West Virginia Record

Friday, February 28, 2020

Lawsuit filed by former Berkeley Heights Elementary School teachers' aides against media dismissed

State Court

By Kyla Asbury | Jan 20, 2020

School

MARTINSBURG – A lawsuit filed against more than a dozen media companies by two teachers' aides involved in the alleged abuse of special needs students in Berkeley County was dismissed.

Attorney Ben Salango spoke on "Panhandle Live" last week, saying that June Yurish and Kristen Douty's suit was thrown out against all of the defendants.

"The teachers' aides who were sued in the case turned around and sued all the media defendants; they sued Nancy Grace, they sued West Virginia Radio, they sued the television stations; the judge threw that out yesterday,” Salango said on the news program. "She recognized what it was; she followed the law. Speech on the radio, the newspaper, even my speech is protected by the First Amendment. She quickly recognized that. She followed the law. She threw that case out."

The former teachers' aides filed the lawsuit against the 17 media companies back in May in Berkeley Circuit Court, claiming the audio recording violated the state's wiretapping and surveillance act.

Douty and Yurish filed the suit against Nexstar Media Group; Greer Industries; Shenandoah Communications; RSV NG; Bowles Rice; Preston & Salango; Adrian Wood; Barrington Broadcasting Group; Cunningham Broadcasting Corp.; Deerfield Media; E.W. Scripps Co.; GOCOM Media of Illinois; Gray Television; Howard Stirk Holdings; New Age Media; Roberts Media; Sinclair Broadcasting Group; Tegna; Thomas Broadcasting Co.; and Waitt Broadcasting.

The plaintiffs alleged that Bowles Rice provided a transcript of the recording for the Berkeley school board and Preston & Salango published the audio recording on its website.

The media outlets, "played edited clips of the unlawful recording, which had the effect of misleading the listener into believing that defendants were making statements to special-needs students, rather than to other teachers," the complaint stated.

"It was known by all defendants that the footage came from a secret recording which was placed in the hair of (Amber Pack's minor daughter) and for which no consenting party was present," the complaint stated.

Yurish and Douty claimed the widespread proliferation of the "misleadingly edited footage, and the ensuing public mob it engendered," caused the school board to fire them.

The aides claimed they suffered severe emotional distress as a result of the release of the footage.

The aides were seeking $907,258.48 in lost salary for Douty; $307,971.76 in lost salary for Yurish; compensation for lost health care benefits and pain and suffering in the amount of $1 million each; and punitive damages in the amount of $5 million. They were also seeking an order for the recording to no longer be published. They were represented by Christian J. Riddell of the Law Offices of Stedman & Riddell.

In February of last year, Amber Pack filed a lawsuit against the school board.

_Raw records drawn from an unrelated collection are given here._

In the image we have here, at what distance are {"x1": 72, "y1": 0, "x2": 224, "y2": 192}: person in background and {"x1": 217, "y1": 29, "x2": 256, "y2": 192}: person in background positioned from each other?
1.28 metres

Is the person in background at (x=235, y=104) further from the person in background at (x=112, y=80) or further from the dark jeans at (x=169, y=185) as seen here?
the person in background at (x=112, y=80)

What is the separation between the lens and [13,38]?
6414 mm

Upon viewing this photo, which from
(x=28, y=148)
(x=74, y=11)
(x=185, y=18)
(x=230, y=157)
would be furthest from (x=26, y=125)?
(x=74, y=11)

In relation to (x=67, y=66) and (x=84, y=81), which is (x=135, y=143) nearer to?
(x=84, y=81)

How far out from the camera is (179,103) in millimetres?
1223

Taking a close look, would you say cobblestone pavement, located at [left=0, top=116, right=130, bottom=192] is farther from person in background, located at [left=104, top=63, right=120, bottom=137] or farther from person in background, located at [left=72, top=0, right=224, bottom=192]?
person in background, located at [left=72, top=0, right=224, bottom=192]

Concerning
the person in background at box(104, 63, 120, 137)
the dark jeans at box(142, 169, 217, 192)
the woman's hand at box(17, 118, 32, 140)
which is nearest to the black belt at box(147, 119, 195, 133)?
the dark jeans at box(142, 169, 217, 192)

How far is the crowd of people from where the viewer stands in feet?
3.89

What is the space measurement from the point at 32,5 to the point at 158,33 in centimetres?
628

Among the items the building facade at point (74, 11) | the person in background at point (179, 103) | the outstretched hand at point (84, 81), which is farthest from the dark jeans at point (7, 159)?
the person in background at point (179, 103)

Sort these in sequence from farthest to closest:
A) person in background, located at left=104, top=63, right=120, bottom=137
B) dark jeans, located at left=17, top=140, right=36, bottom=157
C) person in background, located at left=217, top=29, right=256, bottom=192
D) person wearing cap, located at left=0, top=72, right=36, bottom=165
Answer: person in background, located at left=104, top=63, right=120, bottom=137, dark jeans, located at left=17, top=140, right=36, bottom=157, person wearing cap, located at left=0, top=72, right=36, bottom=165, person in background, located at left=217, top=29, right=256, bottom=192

In October 2018, Adrianna Pack, a non-verbal 6-year-old with autism was a student at Berkeley Heights Elementary School and was enrolled in Christina Lester's first-grade special education class where Yurish and Douty were aides.

Adrianna Pack exhibited signs of emotional distress and would cry both before and after school and on Oct. 2, she returned home from school with suspicious bruising on her arms and was crying and vomiting, according to that suit.

Amber Pack claimed she placed an audio recording device into her daughter's hair on Oct. 4 when she was returning to school and listened to the recording when her daughter returned home.

In the recording, Lester, Yurish and Douty allegedly made numerous inappropriate, abusive and threatening comments to Adrianna Pack, including threatening to punch her in the face, threatening to pull her hair until she would cry, calling her names, threatening to backhand her and asking her to massage the teacher and/or the aides' feet, according to the suit.

Amber Pack claimed she provided a copy of the audio recording to the Martinsburg Police Department the following day and the police department provided the recording to Boeckmann, the principal of the school.

Boeckmann contacted Amber Pack and told her the teacher and aides would not hurt her child or any other child and that they were talking to each other and not the children, according to the suit.

Amber Pack claimed Boeckman also failed to report the incident to the West Virginia Department of Health and Human Resources Child Protective Services Division as required by law.

Superintendent Manny Arvon, Assistant Superintendent David Banks and Special Education Coordinator Karen Petrucci were provided a copy of the recording on Oct. 11, 2018, and they informed Amber Pack that the teacher and aides were still teaching at the school. On Nov. 2, 2018, Arvon contacted Pack to inform her the teacher and aides were on paid administrative leave pending an investigation. The three were later allowed to resign from their employment with the county.

Lester, Yurish and Douty were arrested in August.